I’ve seen over 100 people crammed into that building eating some of the best pot luck dinners that rural Wyotana communities can put on. Everyone brings their best dishes for all to enjoy. I’ve been to dozens of dinners there. Locally, there is no better place to catch up on local news and gossip. Not that anybody here gossips much. We are naturally remote with a population density of less than 2 per square mile. Folks from 20 miles in all directions show up for Christmas, Thanksgiving and any other purpose those in charge decide to celebrate with a community meal. I’m thinking for the next year, it might be a little slow up there…. 😔
This was built by local families on donated land to serve just this purpose. The local ladies club that “runs” this building have fed folks remotely for numerous activities to raise the funds necessary to keep this all up. Feeding booths for rodeos, funeral dinners, and celebrations of all kinds have been served by this group. Everybody does something but hats off the the roughly dozen ranch wives that have for decades, served the community. Nothing from the gov’t here, all local.
Location: Rockypoint Wyoming, (Wyotana) about 2 miles south of the Wyoming / Montana border.
Living in a remote secluded ranch for 20 years, I’m sort of used to isolation. Many of you are battling this “stuck at home base” period of our lives feeling alone. If you feel you are battling the elements here, you know, swimming upstream, up the creek without a paddle or are just plain isolated, I understand trust me. There are not enough hours in the day as it is up here, just add more on top lolol……
To keep my equilibrium, I try to put my world into perspective daily then isolate each problem I come upon placing it into it’s own little box. Take those boxes off the pile one at a time to deal with it. Funny how some boxes disappear on their own… This lovely flower, at the prime of it’s labors, covered by an overnight chill and snow trying to kill it. Just one little box in it’s life. What doesn’t kill you makes you stronger. 👀
The ability to shrug off these burdens that we usually put on our own back is a learned skill. It’s easier to sit back and analyze arm chair quarterback others but we sometimes drift to our own foibles under this assault around us. That is a mistake and causes depression. I find it’s the second guessing that causes the most stress in life. Regret, buyers remorse…etc. So I try like heck not to do it. Worrying about something that has past is a waste of energy. The Flower took the insult shrugging it off knowing that it would be warmer later. The earth relenting to the innate ability of the species to know when to hibernate and when to grow. Like most things that seem terrible as they are happening. The tulip somehow understood the melting snow and the warmth would be coming that morning.☯
“May you live in interesting times. ” variously attributed to: Chinese Curse? Austen Chamberlain? Frederic R. Coudert? Joseph Chamberlain? Diplomatic Staff? Albert Camus? Arthur C. Clarke? Robert F. Kennedy? Hillary Rodham Clinton?

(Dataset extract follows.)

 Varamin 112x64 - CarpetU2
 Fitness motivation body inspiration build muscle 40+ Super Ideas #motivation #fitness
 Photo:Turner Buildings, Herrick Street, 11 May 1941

Sunrise, Moon set. This remote backcountry road here in the late Wyotana spring is easy to get around on. As I type this a spring storm dumped 6 inches on everything but the light has been flat. Six or more inches of snow that did blow around graces our backcountry drives now. At least for a few days we will avoid the mud season with 8 degrees on April 2nd, 2020. Winter comes late to the high ground of Wyoming/Montana (Wyotana).
The look back and the sky beyond is a technical challenge I’ve been working on for years. Occasionally I get one just as I remembered the scene. The inadequate technology in the cameras is unable to overcome the limitations of the physics of the moment. With a removable lens camera, this is the technical walking a tightrope. You can only capture deep focus images like this in Manual mode with a really good DSLR or mirrorless camera. It would be way easier I believe with almost any cell phone in the country. 🤣
I miss the familiarity/control of my old Jeep Grand Cherokee. It was under me for 15 years in this backcountry and never got me stuck. Of course I traded it in back in December, 2019. Last Truck sold by the local Ford Dealer that Decade. … The Raptor I drive now is WAY better but not as familiar yet. Knowing where the wider vehicle is…. tough… I digress. What a sky 📸👀
Lone Trees and Large Suns are in an of themselves, each worth of pursuing with a long lens. (1200mm). 300 yards out,. With the dramatic veiled sun and clouds in front, I was able to pull a Japanese scene out of this light.
This Isolated Lone Tree actually has a fossil site at it’s base that I’ve not collected much. I just walk around the surface there and I have not dug. I even left a caudal (tail) vertebra under a boulder there so there is always a fossil to find there. If you were astute looking around you might see large chunky bone fragments coming out of the sandstone in a small outcrop under the ledge to the right of the tree. I keep this place native for the rare person(s) I would take to this place. One of my 4 rifle courses for the Wyoming Tactical Rifle Championship surrounds this hill top.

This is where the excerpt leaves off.